In addition to this constant shit slinging from people who would never dare talk to me like this in real life – I have also experienced backlash from some charities, local authorities, police forces and individuals working in child sexual exploitation (CSE).

Generally, this is because I come at CSE from a critical feminist, social psychological, trauma-informed and anti-victim blaming stance – I tend to see the abuse and exploitation of children in a very different way to others.

I teach it in a much more critical way. I don’t teach professionals that children put themselves at risk.

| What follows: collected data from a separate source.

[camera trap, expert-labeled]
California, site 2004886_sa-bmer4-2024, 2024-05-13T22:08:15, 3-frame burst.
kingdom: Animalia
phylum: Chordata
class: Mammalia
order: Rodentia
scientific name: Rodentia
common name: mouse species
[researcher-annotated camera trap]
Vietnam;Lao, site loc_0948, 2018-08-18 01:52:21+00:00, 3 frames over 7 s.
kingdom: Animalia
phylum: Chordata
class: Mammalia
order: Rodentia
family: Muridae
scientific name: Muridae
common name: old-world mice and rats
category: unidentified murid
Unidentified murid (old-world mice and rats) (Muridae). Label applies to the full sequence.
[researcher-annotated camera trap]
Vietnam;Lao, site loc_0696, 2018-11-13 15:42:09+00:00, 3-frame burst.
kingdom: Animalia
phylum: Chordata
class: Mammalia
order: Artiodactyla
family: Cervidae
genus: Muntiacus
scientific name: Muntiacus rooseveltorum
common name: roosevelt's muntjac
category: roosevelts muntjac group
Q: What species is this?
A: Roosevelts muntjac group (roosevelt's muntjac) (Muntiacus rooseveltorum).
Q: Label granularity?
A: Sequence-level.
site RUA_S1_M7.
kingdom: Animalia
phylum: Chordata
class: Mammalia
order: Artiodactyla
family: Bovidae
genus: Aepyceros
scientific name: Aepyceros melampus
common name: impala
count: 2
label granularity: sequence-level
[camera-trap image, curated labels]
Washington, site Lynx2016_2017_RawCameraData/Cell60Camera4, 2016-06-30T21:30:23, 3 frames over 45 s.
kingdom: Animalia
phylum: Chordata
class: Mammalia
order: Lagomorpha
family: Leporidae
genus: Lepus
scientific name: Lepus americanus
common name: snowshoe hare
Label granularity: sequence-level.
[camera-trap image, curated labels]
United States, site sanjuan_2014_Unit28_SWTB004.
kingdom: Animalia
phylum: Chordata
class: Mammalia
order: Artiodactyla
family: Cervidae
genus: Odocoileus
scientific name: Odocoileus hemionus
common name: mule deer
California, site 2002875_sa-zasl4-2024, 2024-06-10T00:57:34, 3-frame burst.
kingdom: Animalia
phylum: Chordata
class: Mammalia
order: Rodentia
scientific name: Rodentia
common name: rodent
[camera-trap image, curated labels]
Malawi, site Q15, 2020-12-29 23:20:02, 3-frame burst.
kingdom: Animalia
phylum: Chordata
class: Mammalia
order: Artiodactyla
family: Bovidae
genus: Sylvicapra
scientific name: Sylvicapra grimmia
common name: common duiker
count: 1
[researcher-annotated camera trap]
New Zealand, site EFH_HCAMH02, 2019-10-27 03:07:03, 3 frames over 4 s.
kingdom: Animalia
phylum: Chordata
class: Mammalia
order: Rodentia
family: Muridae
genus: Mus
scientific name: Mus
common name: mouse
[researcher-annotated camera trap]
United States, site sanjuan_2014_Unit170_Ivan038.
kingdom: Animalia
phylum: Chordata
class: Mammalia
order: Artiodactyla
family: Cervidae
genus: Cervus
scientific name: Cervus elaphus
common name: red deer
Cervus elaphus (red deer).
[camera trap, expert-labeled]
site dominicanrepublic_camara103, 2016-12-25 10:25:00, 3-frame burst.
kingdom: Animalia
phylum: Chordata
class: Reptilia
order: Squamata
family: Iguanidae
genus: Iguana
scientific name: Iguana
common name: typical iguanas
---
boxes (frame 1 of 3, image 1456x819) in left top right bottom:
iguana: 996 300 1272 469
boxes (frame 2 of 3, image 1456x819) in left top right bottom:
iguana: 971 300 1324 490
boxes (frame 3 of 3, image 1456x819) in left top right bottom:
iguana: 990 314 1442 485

I don’t subscribe to the notion that only the ‘vulnerable’ children will be abused. I don’t use ACEs. I don’t advocate for shock tactics with any traumatised people. I don’t support the pathologising or medicalising of people subjected to abuse, oppression, trauma or violence.

I teach strengths-based, feminist, trauma-informed, anti-blaming and anti-psychiatric approaches to working in the most human way possible with children and adults who have been harmed by others.

This means that some people commission me repeatedly and know that their staff or delegates will be challenged and will learn a great deal about a different way of working and thinking – and some people wouldn’t commission me if they had a gun to their temple.

I can live with that. It’s not my job to please everyone. I’m not here for popularity. My aim is to reduce victim blaming in abuse, violence and oppression and to raise the bar in research and practice. I genuinely am not here to make friends or to kiss up to people who think they are running the game. (Despite this, I have strong networks all over the UK of women and men who love me and I love them. Love to all my radicals, trouble-causers and critical thinkers.)

So why is any of this relevant to my trip to New Zealand?

Because, in all honesty, I went there to teach and I was totally fucking burned out. I told a few friends and my husband that I was so exhausted from battling with professionals over the most basic stuff (e.g. children are never to blame for sexual abuse, children who have recently been raped should not be diagnosed with personality disorders, you can’t quantify abuse and trauma and use it to predict outcomes of humans).

I was so exhausted in fact, that I was worried that I didn’t have any energy left to battle anymore. I knew I was flying out to New Zealand to deliver advanced workshops to groups of experienced professionals and I just didn’t want to spend those days banging my head on yet another wall about why it can’t possibly be the 12-year-old’s fault that she was trafficked and raped.

I didn’t know what I would be faced with in New Zealand – but I knew I didn’t have the energy to battle the way the UK forces me to do. The looks. The whispers. The comments. The boycotts. The complaints. The delegates arguing back that some children ‘do put themselves at risk’ and that ‘some girls do ask for it though’.

Someone needs to do a PhD to explain why it’s such a hard task to convey the message that kids who are being abused and exploited are never to blame and deserve our unconditional compassion and support.

Imagine my shock when I delivered the following four workshops in NZ, to APPLAUSE:

Day 1: Trauma, abuse and gender role stereotypes

Day 2: Learning about abuse from the voices of real children

Day 3: Psychology of victim blaming and self blame of women and girls subjected to sexual

violence

Day 4: Critical perspectives of child sexual exploitation and abuse practice and theory

Not only did all professionals engage well, interrogate the evidence and debate in depth – they totally understood that children were never to blame for abuse. They already knew they wanted trauma-informed practice. They had already noticed the damage the medical model is doing to our abuse practice and support services. They already knew that CSE films were disgusting and unethical. They already understood why having separate definitions of CSE and CSA was causing problems and misunderstandings in social work and policing practice.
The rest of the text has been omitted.